Challenge:
Reproduce the passage of the post about developing with large models, starting with "Data Scientists need" and going on through "model hasn’t changed.".

Problem

Data Scientists need to play with large models during development. Some challenges are:

Conflicting Dependencies: In applications with multiple models, one model may need Tensorflow 1.x (TF1) and another Tensorflow 2.x (TF2).
Long Load Time: These models take time to load and it’s slow to make a small change and run a script every time even if the model hasn’t changed.
Scalable and Distributed. Even for development, sometimes a laptop is too small to host and run multiple models. It would be convenient to be able to quickly iterate over code but run them on a remote powerful machine(with GPUs) or remote cluster created for experimentation.
Ease of Use: The gold standard would be to be able to create a Python class and use that in a way to solve all problems mentioned above.
Caching: Often models are ‘pure’. i.e. the same output for the same input. But naively, we still send prediction requests to the model and have to wait for the output which is time consuming. It would be great to use a cache and make that work in the solution that I propose

Existing Solutions

The existing solution is to create an http endpoint within a docker container. But these have a learning curve and most data scientists are new to it.

My Experiment

I’m building raya(to make into a library soon if there is interest) to explore a dev experience with the help of Ray and Ray’s ‘Runtime Environments’ that’s easy for data scientists

Ray

Ray is a distributed framework for building ML applications. The power of Ray is that the same code can run efficiently on a laptop(multi-core) but also scale to huge clusters just by changing an environment variable.

Supplied data:
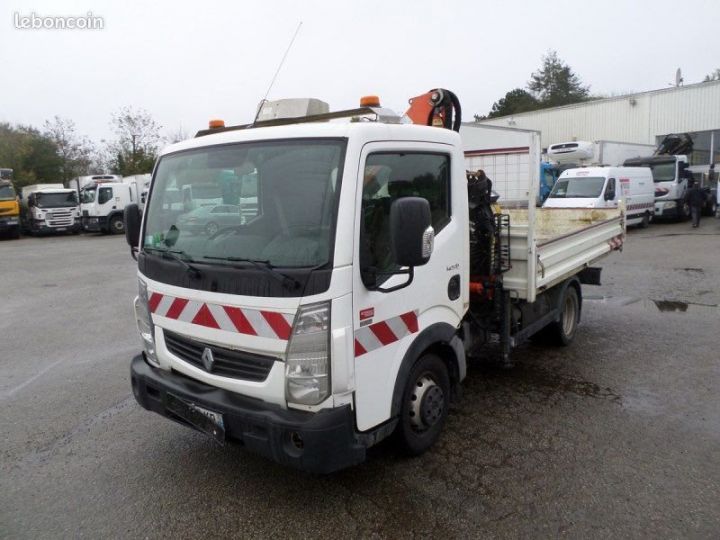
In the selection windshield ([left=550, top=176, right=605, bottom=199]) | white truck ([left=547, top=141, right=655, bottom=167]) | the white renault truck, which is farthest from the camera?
white truck ([left=547, top=141, right=655, bottom=167])

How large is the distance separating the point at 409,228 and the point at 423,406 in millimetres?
1390

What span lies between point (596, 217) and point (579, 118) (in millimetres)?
24787

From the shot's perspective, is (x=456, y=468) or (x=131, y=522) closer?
(x=131, y=522)

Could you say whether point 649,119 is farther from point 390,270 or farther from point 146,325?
point 146,325

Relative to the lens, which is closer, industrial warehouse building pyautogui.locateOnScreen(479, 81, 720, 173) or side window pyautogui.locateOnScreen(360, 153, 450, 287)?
side window pyautogui.locateOnScreen(360, 153, 450, 287)

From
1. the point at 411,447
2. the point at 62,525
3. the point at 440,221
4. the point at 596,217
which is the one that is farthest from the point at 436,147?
the point at 596,217

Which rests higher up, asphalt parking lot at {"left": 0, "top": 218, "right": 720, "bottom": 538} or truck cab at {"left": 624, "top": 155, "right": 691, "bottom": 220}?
truck cab at {"left": 624, "top": 155, "right": 691, "bottom": 220}

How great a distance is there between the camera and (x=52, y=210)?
25422 millimetres

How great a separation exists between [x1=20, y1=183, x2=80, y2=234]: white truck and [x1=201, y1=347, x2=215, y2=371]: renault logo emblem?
26.2 meters

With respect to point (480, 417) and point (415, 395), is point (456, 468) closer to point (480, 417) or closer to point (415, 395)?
point (415, 395)

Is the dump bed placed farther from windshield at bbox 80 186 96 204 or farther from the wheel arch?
windshield at bbox 80 186 96 204

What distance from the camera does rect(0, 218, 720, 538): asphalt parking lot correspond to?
10.0 feet

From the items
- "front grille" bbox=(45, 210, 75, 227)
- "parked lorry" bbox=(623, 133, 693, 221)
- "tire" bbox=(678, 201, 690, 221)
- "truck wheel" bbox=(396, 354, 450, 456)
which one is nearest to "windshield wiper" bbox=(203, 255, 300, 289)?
"truck wheel" bbox=(396, 354, 450, 456)

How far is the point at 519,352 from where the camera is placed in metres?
5.99
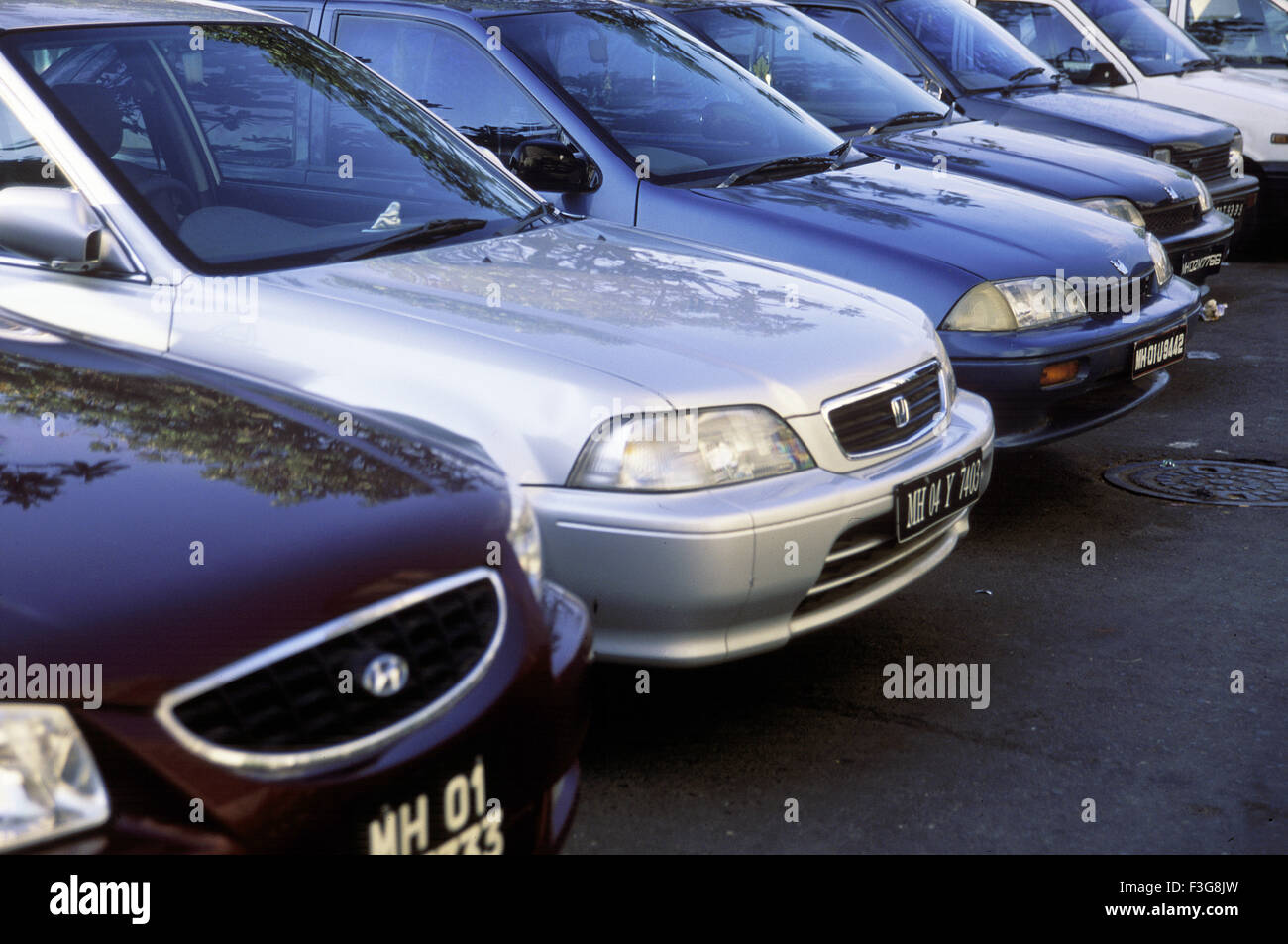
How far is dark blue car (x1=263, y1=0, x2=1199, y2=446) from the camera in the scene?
4789 millimetres

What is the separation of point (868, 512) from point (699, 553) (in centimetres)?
52

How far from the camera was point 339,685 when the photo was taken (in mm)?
1867

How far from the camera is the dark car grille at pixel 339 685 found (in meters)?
1.75

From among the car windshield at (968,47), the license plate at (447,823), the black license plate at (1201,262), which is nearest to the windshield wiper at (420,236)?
the license plate at (447,823)

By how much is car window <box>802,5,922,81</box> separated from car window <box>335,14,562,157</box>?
353cm

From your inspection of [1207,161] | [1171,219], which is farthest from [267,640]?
[1207,161]

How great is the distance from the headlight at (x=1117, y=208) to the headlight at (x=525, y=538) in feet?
15.1

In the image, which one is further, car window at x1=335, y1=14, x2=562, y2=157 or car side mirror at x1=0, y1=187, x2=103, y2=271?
car window at x1=335, y1=14, x2=562, y2=157

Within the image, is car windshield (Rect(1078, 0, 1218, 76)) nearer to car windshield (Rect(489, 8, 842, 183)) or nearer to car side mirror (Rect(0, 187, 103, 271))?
car windshield (Rect(489, 8, 842, 183))

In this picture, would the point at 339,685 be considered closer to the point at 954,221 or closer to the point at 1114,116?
the point at 954,221

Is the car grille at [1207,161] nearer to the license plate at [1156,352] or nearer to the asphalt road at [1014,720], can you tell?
the license plate at [1156,352]

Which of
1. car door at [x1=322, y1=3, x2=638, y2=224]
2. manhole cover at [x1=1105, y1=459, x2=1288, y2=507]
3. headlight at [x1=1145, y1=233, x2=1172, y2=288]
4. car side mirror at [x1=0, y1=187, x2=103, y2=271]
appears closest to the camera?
car side mirror at [x1=0, y1=187, x2=103, y2=271]

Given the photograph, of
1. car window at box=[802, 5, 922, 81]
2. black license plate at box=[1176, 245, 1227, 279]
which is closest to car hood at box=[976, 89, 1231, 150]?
car window at box=[802, 5, 922, 81]
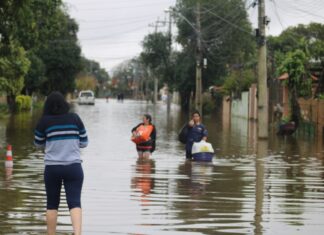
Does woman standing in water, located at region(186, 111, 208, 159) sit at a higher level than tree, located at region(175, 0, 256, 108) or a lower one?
lower

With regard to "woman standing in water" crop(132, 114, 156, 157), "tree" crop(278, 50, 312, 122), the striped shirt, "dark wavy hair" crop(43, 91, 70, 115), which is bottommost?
"woman standing in water" crop(132, 114, 156, 157)

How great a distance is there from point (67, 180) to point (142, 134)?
10.1m

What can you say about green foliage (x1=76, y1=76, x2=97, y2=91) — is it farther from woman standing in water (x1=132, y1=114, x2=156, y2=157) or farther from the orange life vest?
the orange life vest

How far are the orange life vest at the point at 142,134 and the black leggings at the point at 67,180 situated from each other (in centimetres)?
1004

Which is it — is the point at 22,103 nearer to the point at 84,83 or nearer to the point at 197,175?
the point at 197,175

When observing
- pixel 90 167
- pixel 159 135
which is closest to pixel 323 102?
pixel 159 135

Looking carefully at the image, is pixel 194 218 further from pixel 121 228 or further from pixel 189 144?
pixel 189 144

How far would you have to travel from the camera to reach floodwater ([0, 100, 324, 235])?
8930 mm

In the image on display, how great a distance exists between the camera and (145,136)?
17.8m

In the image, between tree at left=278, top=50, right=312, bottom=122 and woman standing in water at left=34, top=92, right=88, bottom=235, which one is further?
tree at left=278, top=50, right=312, bottom=122

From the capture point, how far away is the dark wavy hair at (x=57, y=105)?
7719 mm

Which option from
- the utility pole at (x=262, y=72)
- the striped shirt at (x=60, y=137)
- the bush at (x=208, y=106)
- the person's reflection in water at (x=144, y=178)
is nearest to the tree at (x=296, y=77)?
the utility pole at (x=262, y=72)

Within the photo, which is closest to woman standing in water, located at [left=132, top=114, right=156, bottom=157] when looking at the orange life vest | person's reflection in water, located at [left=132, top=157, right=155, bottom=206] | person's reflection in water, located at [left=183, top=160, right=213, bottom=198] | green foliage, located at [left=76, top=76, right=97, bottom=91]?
the orange life vest

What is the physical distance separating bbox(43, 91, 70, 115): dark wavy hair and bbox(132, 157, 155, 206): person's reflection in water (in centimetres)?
337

Output:
Data Scientists need to play with large models during development. Some challenges are:

Conflicting Dependencies: In applications with multiple models, one model may need Tensorflow 1.x (TF1) and another Tensorflow 2.x (TF2).
Long Load Time: These models take time to load and it’s slow to make a small change and run a script every time even if the model hasn’t changed.